EXCERPTED PASSAGE -
########

Amazon and Johns Hopkins University (JHU) today announced the second-year recipients of PhD fellowships and faculty research awards as part of the JHU + Amazon Initiative for Interactive AI (AI2AI).
The AI2AI initiative, launched in April 2022 and housed in JHU’s Whiting School of Engineering, is focused on driving ground-breaking AI advances with an emphasis on machine learning, computer vision, natural-language understanding, and speech processing.
As part of the initiative, annual Amazon fellowships are awarded to PhD students enrolled in the Whiting School of Engineering. Amazon also funds research projects led by JHU faculty in collaboration with post-doctoral researchers, undergraduate and graduate students, and research staff.
Below is a list of the awarded fellows and their research projects, followed by the faculty award recipients and their research projects.
Academic fellow recipients
Jiang Liu is a fifth-year PhD student studying electrical and computer engineering and advised by Rama Chellappa. His research is focused on developing responsible and trustworthy AI systems, including computer vision algorithms that are robust to adversarial attacks, facial-privacy protection techniques, and multimodal AI algorithms that can understand both vision and language.
Ambar Pal is a final-year PhD student studying computer science and advised by René Vidal and Jeremias Sulam. He is focused on the theory and practice of safety in AI, with a central philosophy that incorporating structural constraints from data can efficiently mitigate vulnerabilities to malicious agents in current ML systems.
Aniket Roy is a fourth-year PhD student studying computer science under the guidance of Chellappa. He is researching computer vision and machine learning — specifically, few-shot learning, multimodal learning, and generative AI, including diffusion models and large language models.
Xuan Zhang is a fifth-year PhD student studying computer science under the guidance of Kevin Duh. She is focused on sign language processing, with an emphasis on sign language recognition and translation.

########

DATA FOR REVIEW -
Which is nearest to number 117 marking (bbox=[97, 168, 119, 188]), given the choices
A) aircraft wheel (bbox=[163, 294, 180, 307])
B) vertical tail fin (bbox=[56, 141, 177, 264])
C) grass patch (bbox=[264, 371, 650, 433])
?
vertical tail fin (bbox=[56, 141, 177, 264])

########

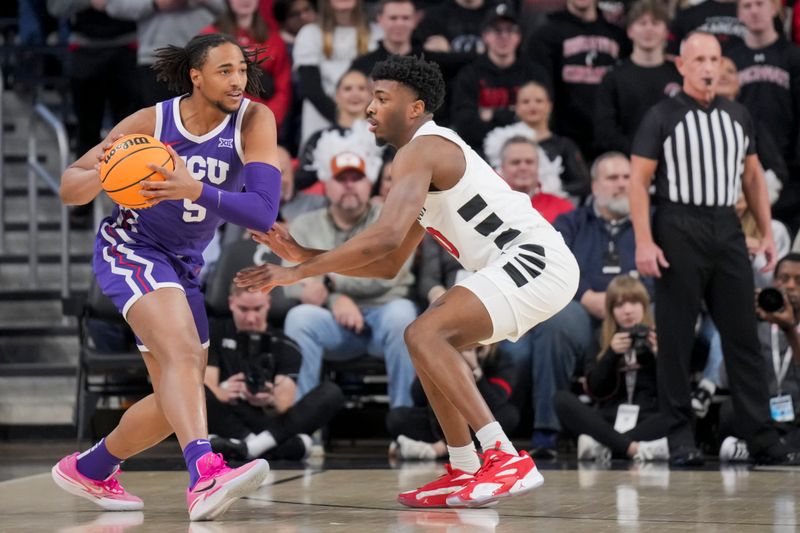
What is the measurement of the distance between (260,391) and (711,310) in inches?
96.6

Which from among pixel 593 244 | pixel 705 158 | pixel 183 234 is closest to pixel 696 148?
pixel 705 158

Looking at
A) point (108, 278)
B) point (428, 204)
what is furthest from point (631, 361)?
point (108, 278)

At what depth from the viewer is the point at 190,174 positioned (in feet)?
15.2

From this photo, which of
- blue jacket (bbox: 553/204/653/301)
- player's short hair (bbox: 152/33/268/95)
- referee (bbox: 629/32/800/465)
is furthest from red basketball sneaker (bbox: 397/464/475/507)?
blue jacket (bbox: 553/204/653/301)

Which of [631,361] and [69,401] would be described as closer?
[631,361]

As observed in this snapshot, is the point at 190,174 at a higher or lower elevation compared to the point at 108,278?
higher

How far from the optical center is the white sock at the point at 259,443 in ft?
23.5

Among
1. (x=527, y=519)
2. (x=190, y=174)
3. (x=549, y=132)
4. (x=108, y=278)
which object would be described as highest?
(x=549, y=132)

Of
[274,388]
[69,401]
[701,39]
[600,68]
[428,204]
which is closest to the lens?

########

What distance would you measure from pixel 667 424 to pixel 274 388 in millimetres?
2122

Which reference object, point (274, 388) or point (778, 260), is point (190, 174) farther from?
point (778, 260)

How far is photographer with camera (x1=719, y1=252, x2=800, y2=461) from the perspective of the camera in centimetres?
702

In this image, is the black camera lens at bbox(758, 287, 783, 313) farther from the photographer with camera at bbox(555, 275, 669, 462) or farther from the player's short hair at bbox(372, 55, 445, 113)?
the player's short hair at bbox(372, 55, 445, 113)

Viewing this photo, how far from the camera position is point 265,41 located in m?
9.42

########

Continue the announcement of the Amazon and Johns Hopkins fellowship and award recipients from where it stops.

Faculty recipients
Rama Chellappa, Bloomberg Distinguished Professor in the department of electrical and computer engineering and the department of biomedical engineering: “Self-supervision for skeleton-based learning of actions”
“Supervised learning of skeleton sequence encoders for action recognition has received significant attention. However, learning such encoders without labels continues to be a challenging problem. In this work, we propose to build on a contrastive-learning approach developed during the first year of the AI2AI effort. We will collaborate with Amazon researchers on further hardening the proposed approach and test on real-life sequences to validate its effectiveness and robustness.”
Anjalie Field, assistant professor of computer science: “Fair and private NLP for high-risk data”
“This proposal aims at developing text generation tools to create realistic synthetic data that can facilitate research and model development while improving model fairness and minimizing privacy violations."
Philipp Koehn, professor of computer science: “Convergence of language and translation models”
“We propose to combine the strengths of both large language models (LLMs) and neural machine translation, especially the ability of LLMs to model wider, multi-sentence context and larger amounts of training data and translation models’ focus on the actual task in a supervised way.”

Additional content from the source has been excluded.